Affiche appelant à la recolonisation de Gaza, Jérusalem, juin 2025
Une contestation interne… mais pas un tournant historique
La fronde croissante contre Benyamin Netanyahou a pu laisser croire à un basculement dans l’opinion israélienne. Certains y ont vu les prémices d’un rejet de la politique d’anéantissement menée à Gaza. En réalité, on en est loin.
Les derniers mois ont montré, une fois encore, la détermination du gouvernement à poursuivre la stratégie mise en œuvre dans l’enclave palestinienne. La rupture unilatérale de la trêve avec le Hamas, le 18 mars 2025, a notamment révélé le peu d’intérêt accordé aux captifs du 7 octobre 2025 – alors même que leur libération demeure une aspiration centrale de la population.
Cette déconnexion a nourri un vent de contestation inédit. Le taux record de 20 % de désertions dans l’armée en est l’un des signes les plus marquants.
Des images inédites dans la rue
Le 5 janvier 2025, plusieurs centaines de manifestants se sont rassemblées devant le ministère de la Défense, non pas avec les photos des otages, mais avec celles d’enfants tués à Gaza. Une scène encore inimaginable quelques mois plus tôt.
Cette évolution, largement relayée dans les médias occidentaux, a contribué à installer l’idée d’un « réveil collectif » israélien. Des voix auparavant favorables à l’écrasement de Gaza – comme l’ancien ambassadeur Élie Barnavi – ont exprimé des regrets publics. Le 26 mai 2025, sur le plateau de C Ce Soir, il déclarait ainsi : « J’ai honte pour mon pays », alors qu’il prônait au début du conflit un « tapis de bombes » sur la bande de Gaza.
Le mythe du « retour du camp de la paix »
Un examen attentif du contexte montre toutefois que l’hypothèse d’un renouveau du « camp de la paix » est largement illusoire.
L’impopularité de la coalition au pouvoir ne signifie pas une réévaluation morale de la guerre. Le consensus autour d’un usage maximal de la force contre les Palestiniens demeure solide.
La réaction au discours de Yair Golan, figure de la gauche sioniste, en est l’illustration. Lorsqu’il affirma le 20 mai 2025 : « Un pays sain ne fait pas la guerre à des civils », il fut immédiatement accusé par Netanyahou de « calomnie antisémite », tandis que Benny Gantz l’accusait de « mettre en danger nos héros ».

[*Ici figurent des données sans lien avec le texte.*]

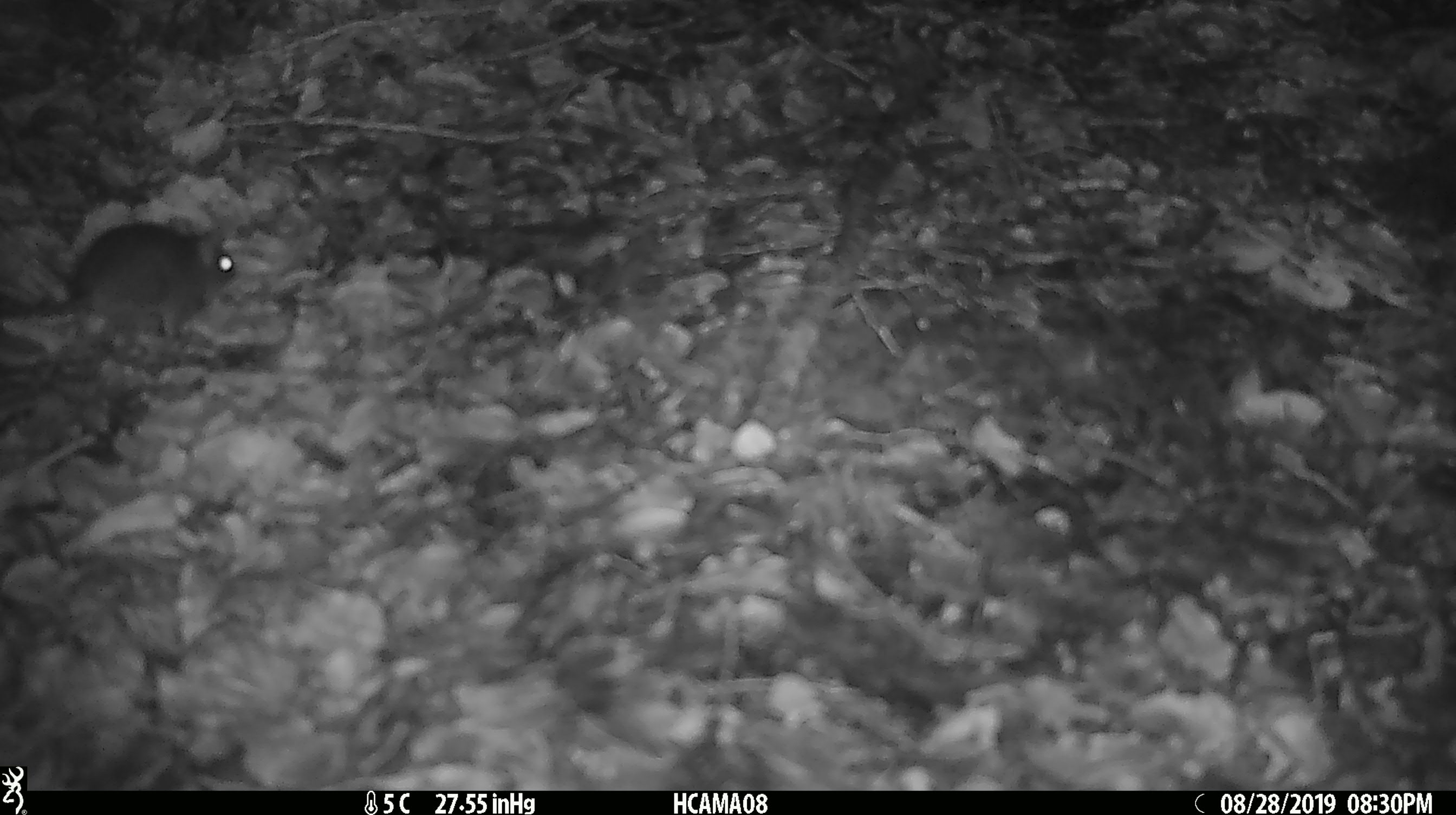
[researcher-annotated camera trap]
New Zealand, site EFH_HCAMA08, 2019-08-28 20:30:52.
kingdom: Animalia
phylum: Chordata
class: Mammalia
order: Rodentia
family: Muridae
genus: Mus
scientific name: Mus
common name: mouse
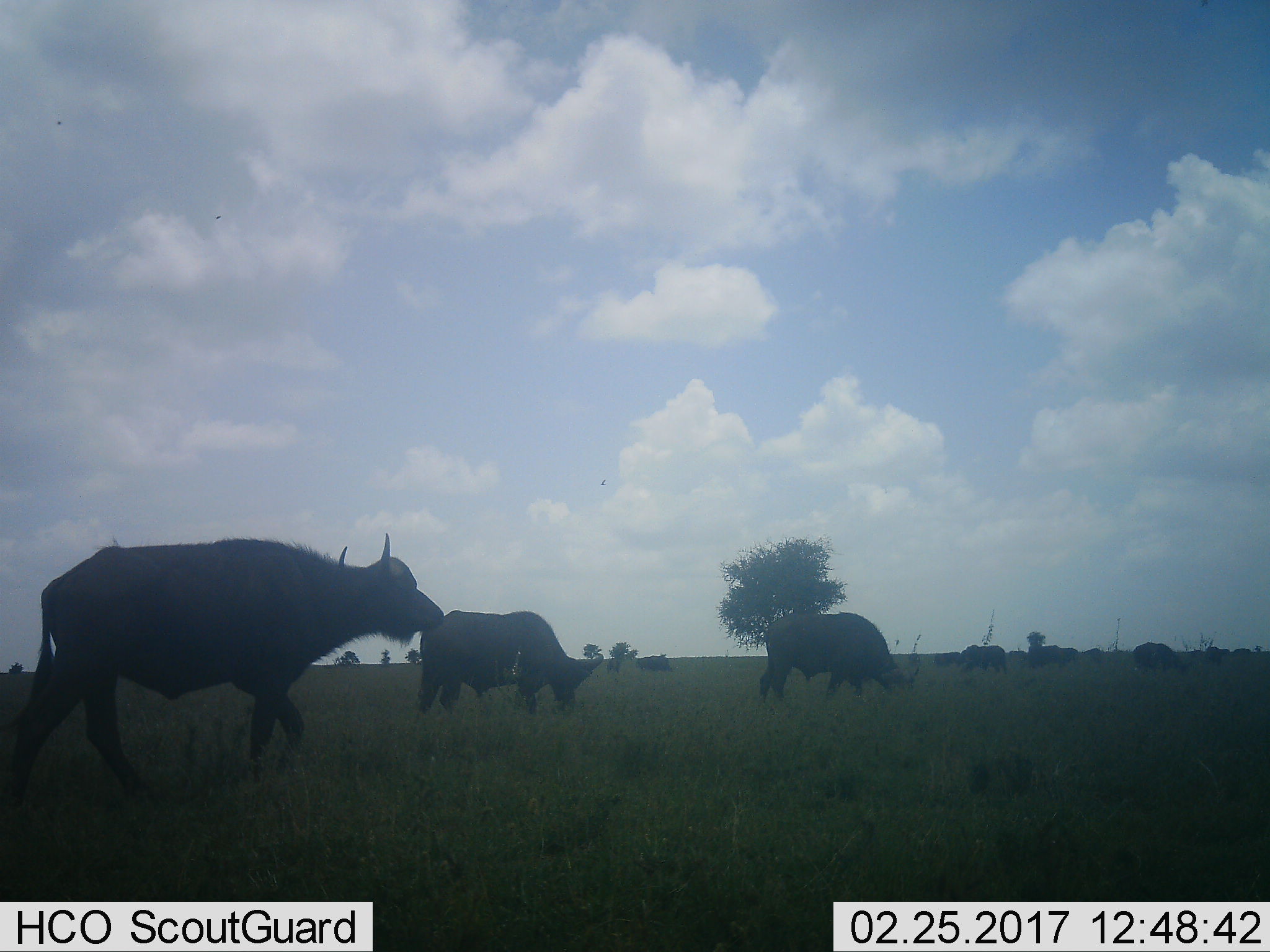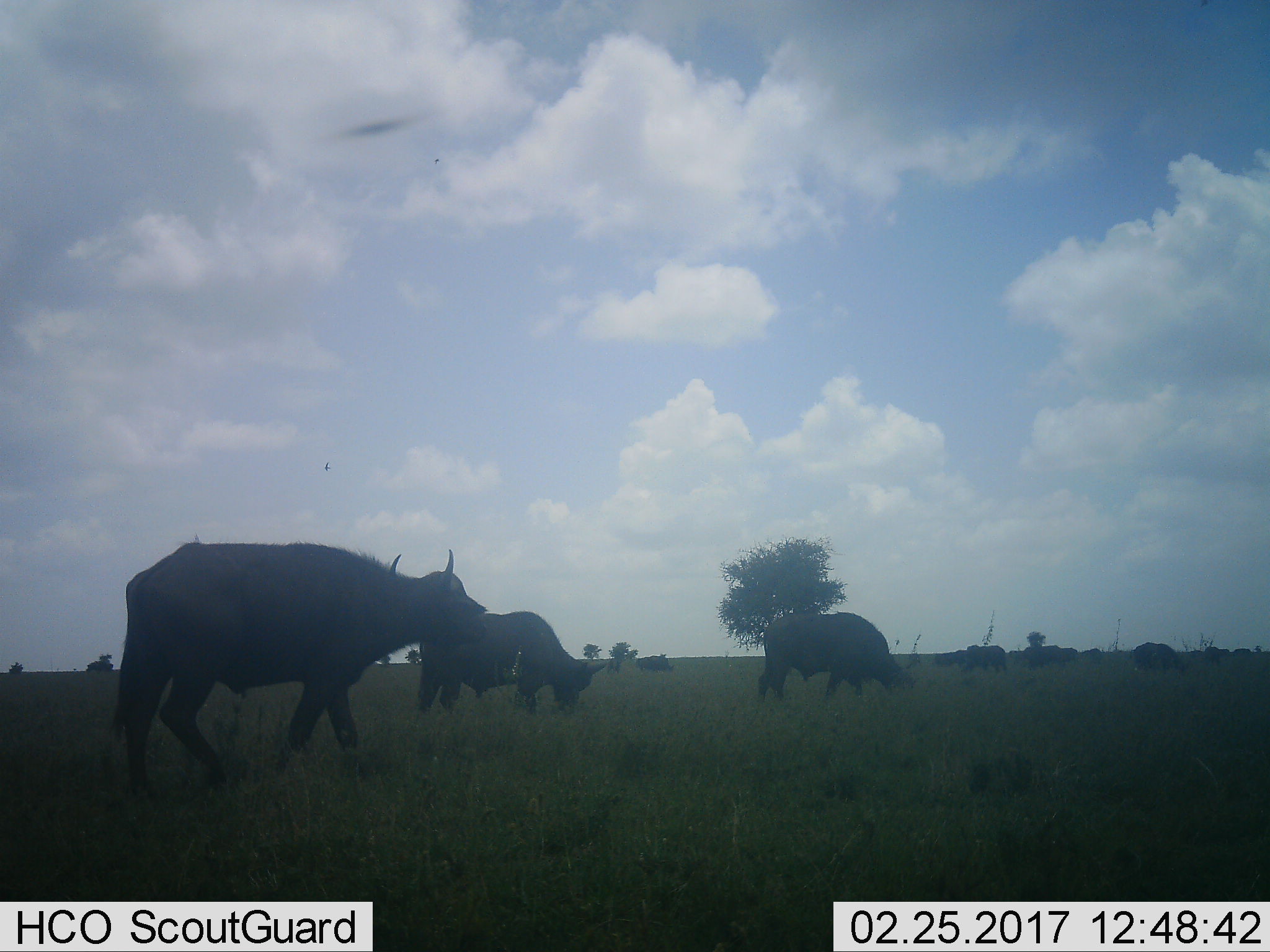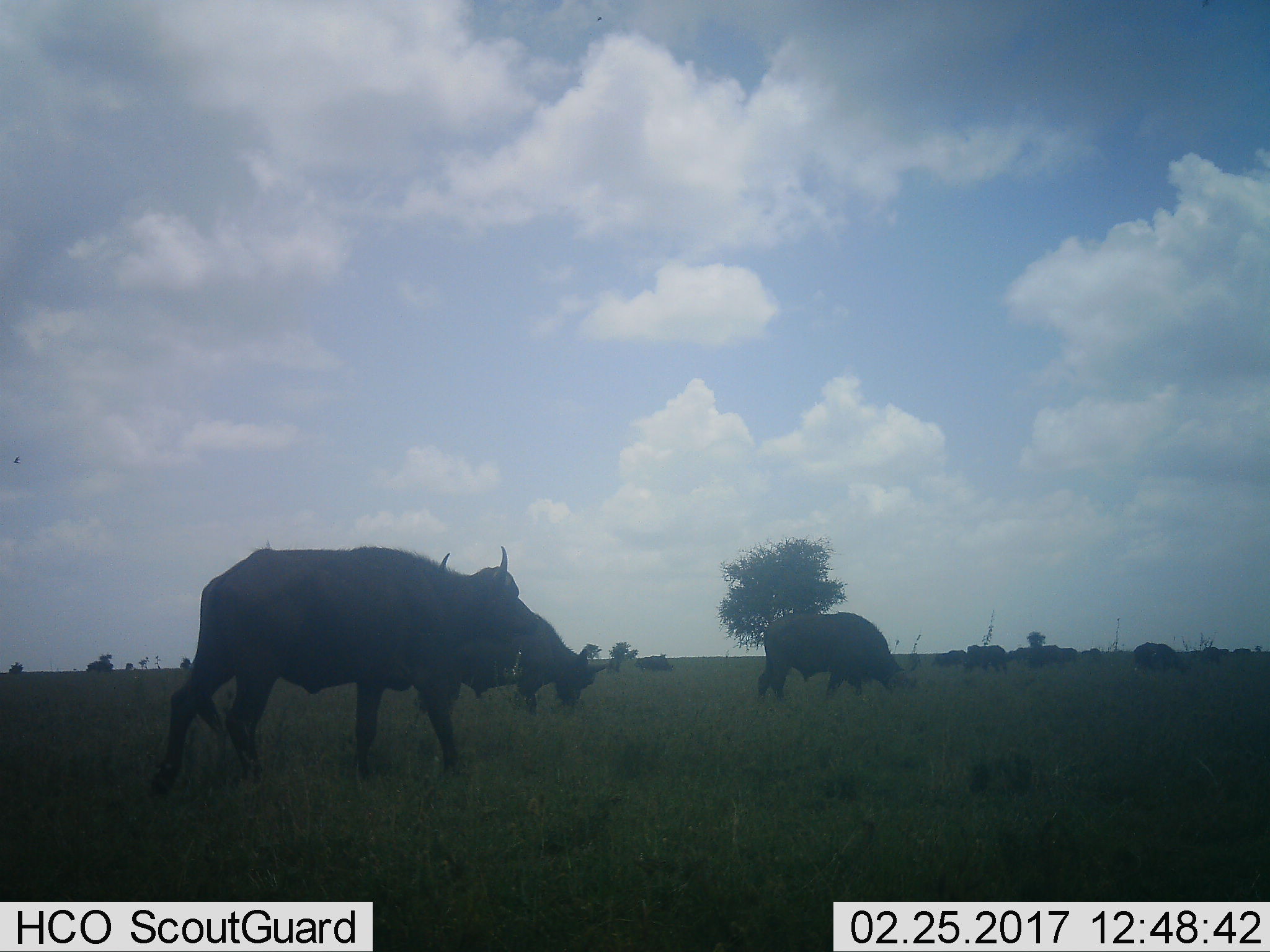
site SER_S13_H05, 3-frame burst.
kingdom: Animalia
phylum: Chordata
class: Mammalia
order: Artiodactyla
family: Bovidae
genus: Syncerus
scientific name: Syncerus caffer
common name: african buffalo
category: buffalo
Buffalo (african buffalo) (Syncerus caffer), count 11-50. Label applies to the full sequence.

Une atmosphère de déshumanisation extrême
La déshumanisation des Palestiniens occupe une place centrale dans le discours politique et médiatique israélien. Les déclarations à caractère génocidaire se multiplient, y compris au sein des partis modérés. Lors d’une audition à la Knesset le 8 mai, la responsable humanitaire Sharon Shaul évoquait les civils gazaouis. Sa prise de parole a été accueillie par un rejet violent, le député Amit Halevi (Likoud) allant jusqu’à affirmer que les distinctions entre civils et combattants « n’existent plus ».
Les données issues de l’enquête menée par la Pennsylvania State University renforcent ce constat :
- 82 % des Juifs israéliens seraient favorables à l’expulsion des habitants de Gaza.
- 56 % soutiendraient celle des Palestiniens citoyens d’Israël.
- 47 % approuveraient l’extermination des civils dans les villes ennemies conquises.
Ces chiffres sont cités dans la presse israélienne, notamment Haaretz.
Un racisme banalisé, bien au-delà des extrêmes
Channel 14 isralienne, chaîne d’extrême droite devenue la deuxième chaîne la plus regardée du pays, diffuse quotidiennement propos racistes et appels à la violence. Mais ce climat ne se limite pas aux franges radicales. En septembre 2024, Meirav Cohen (Yesh Atid) reprochait au gouvernement d’avoir laissé passer des camions humanitaires vers Gaza, déclarant que « la seule menace » pour les Gazaouis « c’est l’obésité ».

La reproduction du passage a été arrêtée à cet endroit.